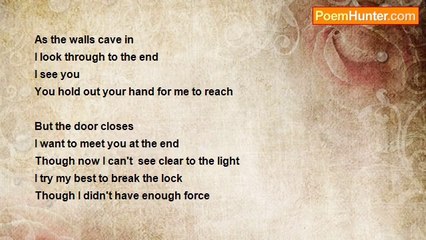 Holly Somer - Blocked Love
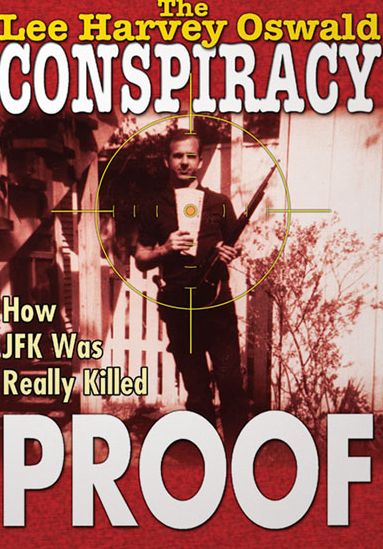 The Lee Harvey Oswald Conspiracy: Vol. 3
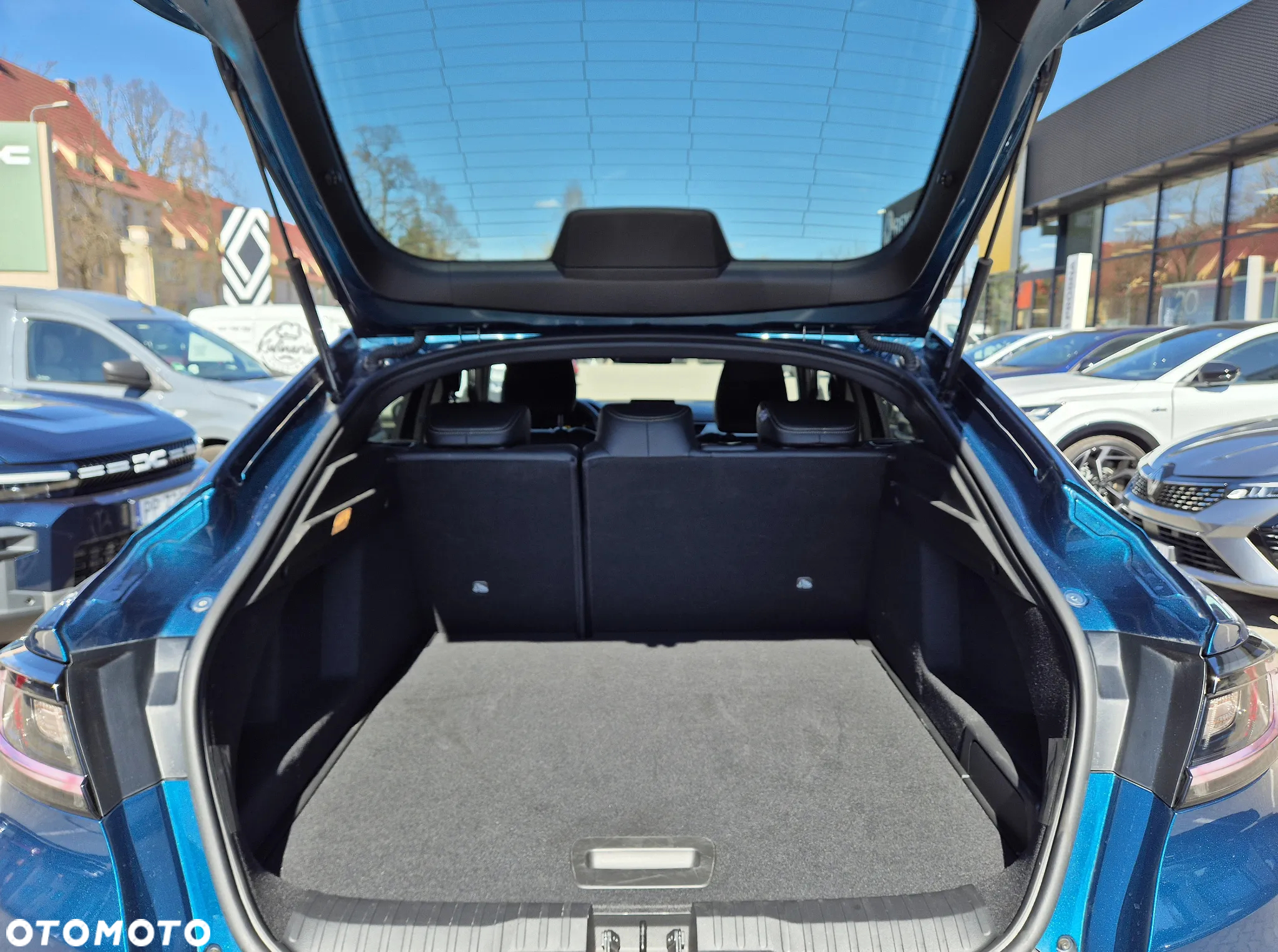 Renault Arkana - 5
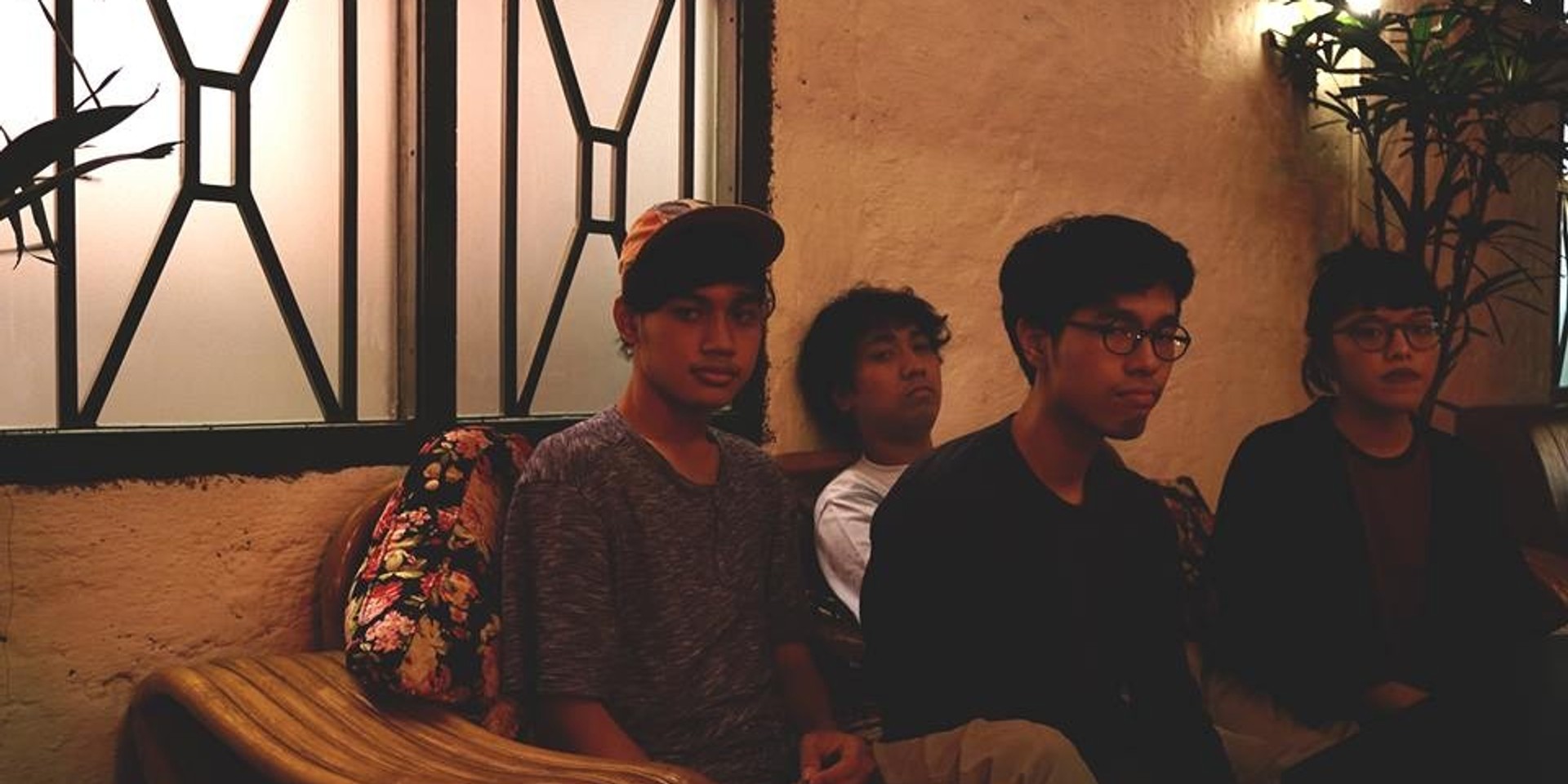Indonesian indie-pop group Bedchamber to tour Southeast Asia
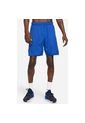 Pantaloneta Deportiva Hombre Nike Drifit Epic Knit Short Azul de Nike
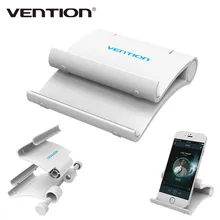 Vention хорошее качество держатель телефона, универсальная подставка для мобильного телефона для sony, Nokia htc мобильный телефон и планшетный ПК постоянный стол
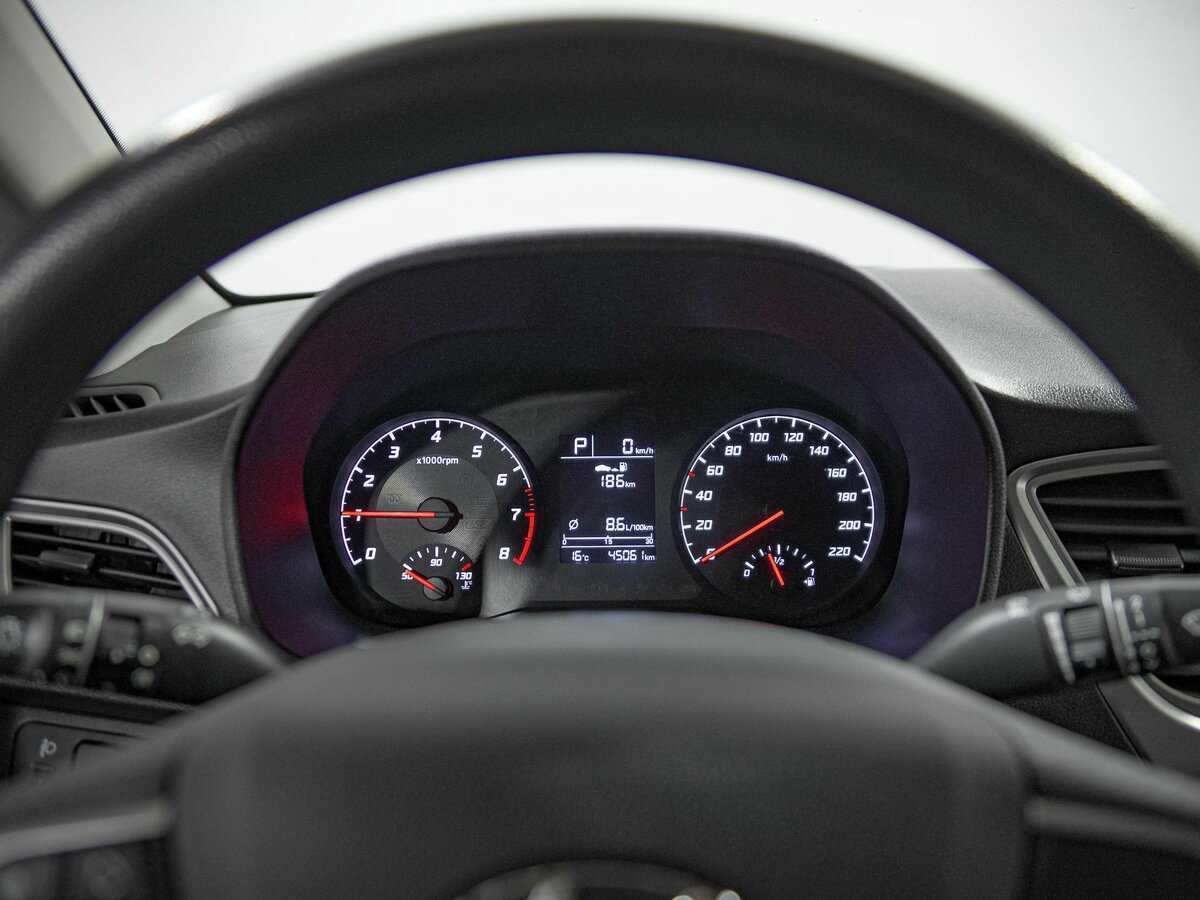 Hyundai Solaris, 2021 - Фото №6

**Assigned task:**
Revise the captions in the records above, changing every "Nike" to "Adidas" and keeping everything else unchanged. Leave the pictures out of the answer.

**Answer space:**
 Holly Somer - Blocked Love
 The Lee Harvey Oswald Conspiracy: Vol. 3
 Renault Arkana - 5
Indonesian indie-pop group Bedchamber to tour Southeast Asia
 Pantaloneta Deportiva Hombre Adidas Drifit Epic Knit Short Azul de Adidas
 Vention хорошее качество держатель телефона, универсальная подставка для мобильного телефона для sony, Nokia htc мобильный телефон и планшетный ПК постоянный стол
 Hyundai Solaris, 2021 - Фото №6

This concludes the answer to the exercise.